> [THE EXERCISE]:
Write out the material below again, unchanged.

> [EXERCISE INPUT]:
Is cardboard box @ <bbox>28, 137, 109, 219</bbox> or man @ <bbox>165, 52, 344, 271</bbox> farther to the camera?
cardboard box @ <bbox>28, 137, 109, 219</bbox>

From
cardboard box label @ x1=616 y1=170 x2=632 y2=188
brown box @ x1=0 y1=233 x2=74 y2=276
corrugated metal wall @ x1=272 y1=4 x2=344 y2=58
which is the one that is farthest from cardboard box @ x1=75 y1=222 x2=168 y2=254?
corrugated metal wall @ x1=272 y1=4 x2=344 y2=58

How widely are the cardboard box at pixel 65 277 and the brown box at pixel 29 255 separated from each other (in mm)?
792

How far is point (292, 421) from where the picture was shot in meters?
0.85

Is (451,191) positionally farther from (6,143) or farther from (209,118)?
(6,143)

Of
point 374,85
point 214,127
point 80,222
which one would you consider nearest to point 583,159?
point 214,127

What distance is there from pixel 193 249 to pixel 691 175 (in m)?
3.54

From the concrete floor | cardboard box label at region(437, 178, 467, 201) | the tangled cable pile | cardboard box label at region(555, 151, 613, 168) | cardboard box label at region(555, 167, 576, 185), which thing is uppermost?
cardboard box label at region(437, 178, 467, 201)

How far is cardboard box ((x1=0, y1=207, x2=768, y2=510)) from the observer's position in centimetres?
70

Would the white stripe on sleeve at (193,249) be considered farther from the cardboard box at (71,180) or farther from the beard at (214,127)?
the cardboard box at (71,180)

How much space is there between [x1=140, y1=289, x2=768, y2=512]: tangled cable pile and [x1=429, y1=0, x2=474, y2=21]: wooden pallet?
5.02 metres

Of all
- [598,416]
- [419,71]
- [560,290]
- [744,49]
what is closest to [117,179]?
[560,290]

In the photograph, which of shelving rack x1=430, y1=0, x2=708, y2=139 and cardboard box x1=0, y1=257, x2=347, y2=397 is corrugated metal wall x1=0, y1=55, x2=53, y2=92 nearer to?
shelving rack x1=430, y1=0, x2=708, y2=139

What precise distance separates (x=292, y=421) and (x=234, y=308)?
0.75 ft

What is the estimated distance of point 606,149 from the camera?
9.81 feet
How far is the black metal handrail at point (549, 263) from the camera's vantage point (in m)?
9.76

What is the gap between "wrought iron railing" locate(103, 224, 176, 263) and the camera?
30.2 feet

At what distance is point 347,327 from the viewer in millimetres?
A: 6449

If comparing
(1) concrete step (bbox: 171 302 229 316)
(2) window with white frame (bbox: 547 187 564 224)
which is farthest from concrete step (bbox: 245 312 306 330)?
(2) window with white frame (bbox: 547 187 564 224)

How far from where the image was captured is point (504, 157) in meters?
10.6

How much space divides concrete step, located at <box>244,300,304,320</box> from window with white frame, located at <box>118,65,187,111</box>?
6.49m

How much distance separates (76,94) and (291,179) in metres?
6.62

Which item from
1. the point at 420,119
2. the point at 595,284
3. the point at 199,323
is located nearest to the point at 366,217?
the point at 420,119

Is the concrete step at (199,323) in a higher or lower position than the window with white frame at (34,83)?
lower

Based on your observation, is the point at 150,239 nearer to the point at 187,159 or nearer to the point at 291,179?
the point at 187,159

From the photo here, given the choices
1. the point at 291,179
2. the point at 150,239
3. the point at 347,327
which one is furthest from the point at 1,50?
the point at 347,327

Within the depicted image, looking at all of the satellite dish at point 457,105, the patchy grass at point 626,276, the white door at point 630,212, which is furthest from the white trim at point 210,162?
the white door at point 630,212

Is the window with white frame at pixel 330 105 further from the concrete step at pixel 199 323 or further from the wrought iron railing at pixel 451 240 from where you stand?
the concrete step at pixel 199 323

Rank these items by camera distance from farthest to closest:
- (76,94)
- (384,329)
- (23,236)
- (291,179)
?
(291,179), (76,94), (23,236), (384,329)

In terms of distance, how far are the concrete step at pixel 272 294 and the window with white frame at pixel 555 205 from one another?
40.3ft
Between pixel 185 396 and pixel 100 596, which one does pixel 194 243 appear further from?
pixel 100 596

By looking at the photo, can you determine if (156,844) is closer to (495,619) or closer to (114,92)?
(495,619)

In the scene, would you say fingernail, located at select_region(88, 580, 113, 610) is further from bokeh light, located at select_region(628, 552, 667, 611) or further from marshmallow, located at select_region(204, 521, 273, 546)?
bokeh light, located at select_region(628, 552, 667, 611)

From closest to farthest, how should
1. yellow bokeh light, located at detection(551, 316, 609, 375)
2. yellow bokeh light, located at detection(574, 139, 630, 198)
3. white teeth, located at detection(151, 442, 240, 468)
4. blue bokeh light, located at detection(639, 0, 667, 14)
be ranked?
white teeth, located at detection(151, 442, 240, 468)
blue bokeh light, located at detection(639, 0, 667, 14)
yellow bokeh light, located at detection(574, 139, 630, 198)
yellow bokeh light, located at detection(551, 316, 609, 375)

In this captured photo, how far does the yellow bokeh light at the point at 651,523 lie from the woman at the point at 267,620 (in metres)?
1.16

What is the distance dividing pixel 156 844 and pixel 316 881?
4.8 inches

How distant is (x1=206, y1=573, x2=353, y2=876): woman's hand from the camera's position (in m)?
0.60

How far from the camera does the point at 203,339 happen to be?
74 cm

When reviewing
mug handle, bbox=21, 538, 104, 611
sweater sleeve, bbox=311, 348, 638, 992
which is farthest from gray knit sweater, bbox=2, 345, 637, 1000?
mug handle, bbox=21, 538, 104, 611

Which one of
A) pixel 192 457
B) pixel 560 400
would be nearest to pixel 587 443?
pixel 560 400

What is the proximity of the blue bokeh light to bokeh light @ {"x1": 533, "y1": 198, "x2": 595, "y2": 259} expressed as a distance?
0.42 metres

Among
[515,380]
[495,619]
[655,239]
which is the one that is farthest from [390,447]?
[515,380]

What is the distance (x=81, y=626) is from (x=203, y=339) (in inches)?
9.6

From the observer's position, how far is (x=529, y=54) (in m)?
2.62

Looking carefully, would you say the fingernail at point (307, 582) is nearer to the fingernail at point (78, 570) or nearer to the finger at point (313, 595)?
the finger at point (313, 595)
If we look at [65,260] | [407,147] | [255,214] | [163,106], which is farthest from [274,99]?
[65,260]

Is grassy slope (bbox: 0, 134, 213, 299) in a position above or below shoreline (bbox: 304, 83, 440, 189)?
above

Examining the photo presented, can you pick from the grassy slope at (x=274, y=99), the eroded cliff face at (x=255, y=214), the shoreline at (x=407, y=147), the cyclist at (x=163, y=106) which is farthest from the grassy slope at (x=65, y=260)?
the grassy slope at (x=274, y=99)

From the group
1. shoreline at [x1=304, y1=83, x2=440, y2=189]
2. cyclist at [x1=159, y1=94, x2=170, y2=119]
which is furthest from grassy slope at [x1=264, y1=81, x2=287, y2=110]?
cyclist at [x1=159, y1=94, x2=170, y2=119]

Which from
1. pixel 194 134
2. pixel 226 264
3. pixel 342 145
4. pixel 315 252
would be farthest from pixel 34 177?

> [SOLUTION FOR THIS TASK]:
Is cardboard box @ <bbox>28, 137, 109, 219</bbox> or man @ <bbox>165, 52, 344, 271</bbox> farther to the camera?
cardboard box @ <bbox>28, 137, 109, 219</bbox>

From
cardboard box label @ x1=616 y1=170 x2=632 y2=188
brown box @ x1=0 y1=233 x2=74 y2=276
corrugated metal wall @ x1=272 y1=4 x2=344 y2=58
which is the one that is farthest from cardboard box @ x1=75 y1=222 x2=168 y2=254?
corrugated metal wall @ x1=272 y1=4 x2=344 y2=58

How widely are the cardboard box at pixel 65 277 and the brown box at pixel 29 255 separated from each other (in mm)?
792

How far is point (292, 421) from where the picture was shot in meters?
0.85

Is (451,191) positionally farther from (6,143) or farther from (209,118)?
(6,143)

Of
point 374,85
point 214,127
point 80,222
which one would you consider nearest to point 583,159?
point 214,127

What distance is there from pixel 193 249 to pixel 691 175 (in m)?
3.54

From the concrete floor | cardboard box label at region(437, 178, 467, 201) | the tangled cable pile | cardboard box label at region(555, 151, 613, 168) | cardboard box label at region(555, 167, 576, 185), which thing is uppermost?
cardboard box label at region(437, 178, 467, 201)

How far is cardboard box ((x1=0, y1=207, x2=768, y2=510)) from the observer's position in centimetres?
70

Would the white stripe on sleeve at (193,249) be considered farther from the cardboard box at (71,180) or farther from the beard at (214,127)?
the cardboard box at (71,180)

How much space is there between [x1=140, y1=289, x2=768, y2=512]: tangled cable pile and [x1=429, y1=0, x2=474, y2=21]: wooden pallet?
5.02 metres

Of all
- [598,416]
- [419,71]
- [560,290]
- [744,49]
what is closest to [117,179]?
[560,290]

In the photograph, which of shelving rack x1=430, y1=0, x2=708, y2=139 and cardboard box x1=0, y1=257, x2=347, y2=397 is corrugated metal wall x1=0, y1=55, x2=53, y2=92 nearer to?
shelving rack x1=430, y1=0, x2=708, y2=139

What precise distance separates (x=292, y=421) and (x=234, y=308)?
0.75 ft

What is the estimated distance of point 606,149 from the camera?
9.81 feet
How far is the black metal handrail at point (549, 263) from the camera's vantage point (in m)?
9.76

What is the gap between "wrought iron railing" locate(103, 224, 176, 263) and the camera?
30.2 feet

At what distance is point 347,327 from the viewer in millimetres?
A: 6449

If comparing
(1) concrete step (bbox: 171 302 229 316)
(2) window with white frame (bbox: 547 187 564 224)
which is farthest from concrete step (bbox: 245 312 306 330)?
(2) window with white frame (bbox: 547 187 564 224)

How far from where the image was captured is point (504, 157) in meters?
10.6

How much space divides concrete step, located at <box>244,300,304,320</box> from window with white frame, located at <box>118,65,187,111</box>?
6.49m

How much distance separates (76,94) and (291,179) in metres?
6.62

Which item from
1. the point at 420,119
2. the point at 595,284
3. the point at 199,323
is located nearest to the point at 366,217?
the point at 420,119

Is the concrete step at (199,323) in a higher or lower position than the window with white frame at (34,83)?
lower

Based on your observation, is the point at 150,239 nearer to the point at 187,159 or nearer to the point at 291,179?
the point at 187,159

From the photo here, given the choices
1. the point at 291,179
2. the point at 150,239
3. the point at 347,327
which one is furthest from the point at 1,50?
the point at 347,327

Within the depicted image, looking at all of the satellite dish at point 457,105, the patchy grass at point 626,276, the white door at point 630,212, which is furthest from the white trim at point 210,162?
the white door at point 630,212

Is the window with white frame at pixel 330 105 further from the concrete step at pixel 199 323 or further from the wrought iron railing at pixel 451 240 from where you stand?
the concrete step at pixel 199 323

Rank these items by camera distance from farthest to closest:
- (76,94)
- (384,329)
- (23,236)
- (291,179)
?
(291,179), (76,94), (23,236), (384,329)

In terms of distance, how far are the concrete step at pixel 272 294 and the window with white frame at pixel 555 205 from one another?
40.3ft
Between pixel 185 396 and pixel 100 596, which one does pixel 194 243 appear further from?
pixel 100 596

By looking at the photo, can you determine if (156,844) is closer to (495,619) or closer to (114,92)?
(495,619)

In the scene, would you say fingernail, located at select_region(88, 580, 113, 610) is further from bokeh light, located at select_region(628, 552, 667, 611) or further from marshmallow, located at select_region(204, 521, 273, 546)?
bokeh light, located at select_region(628, 552, 667, 611)

From closest to farthest, how should
1. yellow bokeh light, located at detection(551, 316, 609, 375)
2. yellow bokeh light, located at detection(574, 139, 630, 198)
3. white teeth, located at detection(151, 442, 240, 468)
4. blue bokeh light, located at detection(639, 0, 667, 14)
be ranked?
white teeth, located at detection(151, 442, 240, 468)
blue bokeh light, located at detection(639, 0, 667, 14)
yellow bokeh light, located at detection(574, 139, 630, 198)
yellow bokeh light, located at detection(551, 316, 609, 375)

In this captured photo, how far does the yellow bokeh light at the point at 651,523 lie from the woman at the point at 267,620 (in metres)?
1.16

What is the distance dividing pixel 156 844 and pixel 316 881?
4.8 inches

How distant is (x1=206, y1=573, x2=353, y2=876): woman's hand from the camera's position (in m)?
0.60

How far from the camera does the point at 203,339 happen to be?
74 cm

When reviewing
mug handle, bbox=21, 538, 104, 611
sweater sleeve, bbox=311, 348, 638, 992
which is farthest from gray knit sweater, bbox=2, 345, 637, 1000?
mug handle, bbox=21, 538, 104, 611

Which one of
A) pixel 192 457
B) pixel 560 400
would be nearest to pixel 587 443?
pixel 560 400

What is the proximity of the blue bokeh light to bokeh light @ {"x1": 533, "y1": 198, "x2": 595, "y2": 259} expressed as a distance?
0.42 metres

Among
[515,380]
[495,619]
[655,239]
which is the one that is farthest from [390,447]?
[515,380]

What is the distance (x=81, y=626) is from (x=203, y=339) (in inches)?
9.6

From the observer's position, how far is (x=529, y=54) (in m)?
2.62

Looking carefully, would you say the fingernail at point (307, 582) is nearer to the fingernail at point (78, 570) or nearer to the finger at point (313, 595)?
the finger at point (313, 595)
If we look at [65,260] | [407,147] | [255,214] | [163,106], which is farthest from [274,99]?
[65,260]

Is grassy slope (bbox: 0, 134, 213, 299) in a position above or below shoreline (bbox: 304, 83, 440, 189)?
above

Examining the photo presented, can you pick from the grassy slope at (x=274, y=99), the eroded cliff face at (x=255, y=214), the shoreline at (x=407, y=147), the cyclist at (x=163, y=106) which is farthest from the grassy slope at (x=65, y=260)?
the grassy slope at (x=274, y=99)

From the group
1. shoreline at [x1=304, y1=83, x2=440, y2=189]
2. cyclist at [x1=159, y1=94, x2=170, y2=119]
which is furthest from grassy slope at [x1=264, y1=81, x2=287, y2=110]?
cyclist at [x1=159, y1=94, x2=170, y2=119]

Which from
1. pixel 194 134
2. pixel 226 264
3. pixel 342 145
4. pixel 315 252
would be farthest from pixel 34 177?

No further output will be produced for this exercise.